商業方法論技能:Break-Even Analysis 分析與應用。
Overview概述
Break-even analysis finds the point where total revenue equals total costs — zero profit, zero loss. It separates costs into fixed and variable, then calculates the volume (units or revenue) needed to cover fixed costs through contribution margin.
Methodology 方法論
IRON LAW: Fixed vs Variable Classification Must Be Rigorous
Fixed costs do NOT change with volume (rent, salaries, insurance).
Variable costs change PROPORTIONALLY with volume (materials, shipping per unit, commissions).
"Salaries" is NOT always fixed — a sales commission is variable.
"Rent" is NOT always fixed — a percentage-rent lease is variable.
Misclassification directly corrupts the break-even calculation.
Core Formulas
Contribution Margin per Unit = Selling Price - Variable Cost per Unit
Break-Even Units = Fixed Costs / Contribution Margin per Unit
Break-Even Revenue = Fixed Costs / Contribution Margin Ratio
Contribution Margin Ratio = Contribution Margin per Unit / Selling Price
Margin of Safety = (Actual Sales - Break-Even Sales) / Actual Sales
Degree of Operating Leverage (DOL) = Contribution Margin / Net Income
Step 1: Classify All Costs
Separate every cost line into fixed or variable. For semi-variable costs (e.g., electricity with a base charge + usage), split into fixed and variable portions.
Step 2: Calculate Break-Even Point
- Single product: BEP units = Fixed Costs / CM per unit
- Multiple products: Use weighted-average CM based on product mix, then BEP = Fixed / Weighted CM
Step 3: Assess Margin of Safety
How far above break-even are current sales? Higher margin of safety = more resilience to downturns.
Step 4: Scenario Analysis
Test: What happens if price drops 10%? If volume drops 20%? If fixed costs increase? Build a scenario table.
Output Format輸出格式
# Break-Even Analysis: {Product/Business}
Examples範例
Correct Application
Scenario: Break-even for a Taiwanese bubble tea shop
- Fixed costs: NT$150,000/month (rent NT$60K, staff NT$70K, utilities NT$20K)
- Variable cost: NT$25/cup (ingredients NT$15, cup/straw NT$5, packaging NT$5)
- Price: NT$55/cup
- CM = NT$30/cup (54.5%)
- BEP = 150,000 / 30 = 5,000 cups/month ≈ 167 cups/day ✓
Incorrect Application
- Classified staff wages as variable cost → For a shop with fixed staff (not per-cup labor), wages are fixed. This understates BEP. Violates Iron Law.
Gotchas注意事項
- Step-fixed costs: Rent is fixed until you need a second location. Staff is fixed until you need another shift.
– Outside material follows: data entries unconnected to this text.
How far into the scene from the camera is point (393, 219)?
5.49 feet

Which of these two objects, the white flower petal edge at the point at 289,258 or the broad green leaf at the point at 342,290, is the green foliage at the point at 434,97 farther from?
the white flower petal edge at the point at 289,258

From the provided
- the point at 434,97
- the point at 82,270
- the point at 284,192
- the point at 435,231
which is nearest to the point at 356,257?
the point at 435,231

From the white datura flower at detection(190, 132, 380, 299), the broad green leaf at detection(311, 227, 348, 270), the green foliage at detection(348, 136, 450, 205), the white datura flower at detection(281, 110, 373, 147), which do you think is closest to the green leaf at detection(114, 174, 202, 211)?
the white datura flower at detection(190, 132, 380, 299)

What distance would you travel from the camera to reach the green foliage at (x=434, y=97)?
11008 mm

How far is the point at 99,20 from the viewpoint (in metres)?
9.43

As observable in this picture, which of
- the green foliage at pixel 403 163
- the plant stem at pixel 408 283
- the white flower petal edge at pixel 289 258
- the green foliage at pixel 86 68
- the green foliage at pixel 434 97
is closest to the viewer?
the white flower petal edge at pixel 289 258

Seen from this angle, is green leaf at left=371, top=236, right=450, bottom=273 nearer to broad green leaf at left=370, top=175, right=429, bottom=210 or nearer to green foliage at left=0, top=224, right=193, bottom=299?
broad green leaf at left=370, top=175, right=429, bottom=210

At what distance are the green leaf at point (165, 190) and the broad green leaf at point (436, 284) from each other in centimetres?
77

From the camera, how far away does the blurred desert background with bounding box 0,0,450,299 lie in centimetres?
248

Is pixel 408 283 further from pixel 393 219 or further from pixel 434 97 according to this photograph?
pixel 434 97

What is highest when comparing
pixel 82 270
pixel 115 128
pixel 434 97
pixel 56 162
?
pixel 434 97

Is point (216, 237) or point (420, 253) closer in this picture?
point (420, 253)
These "step" at certain volume thresholds — model them as fixed within their relevant range.
- Multi-product businesses: Most real businesses sell multiple products. Use weighted-average CM or calculate BEP in revenue (not units).
- Break-even ignores time value: BEP tells you the volume, not when you'll reach it. A business that breaks even at 10,000 units but takes 3 years to get there may run out of cash.
- Contribution margin is not gross margin: Gross margin uses COGS (which may include fixed manufacturing overhead). CM uses only variable costs.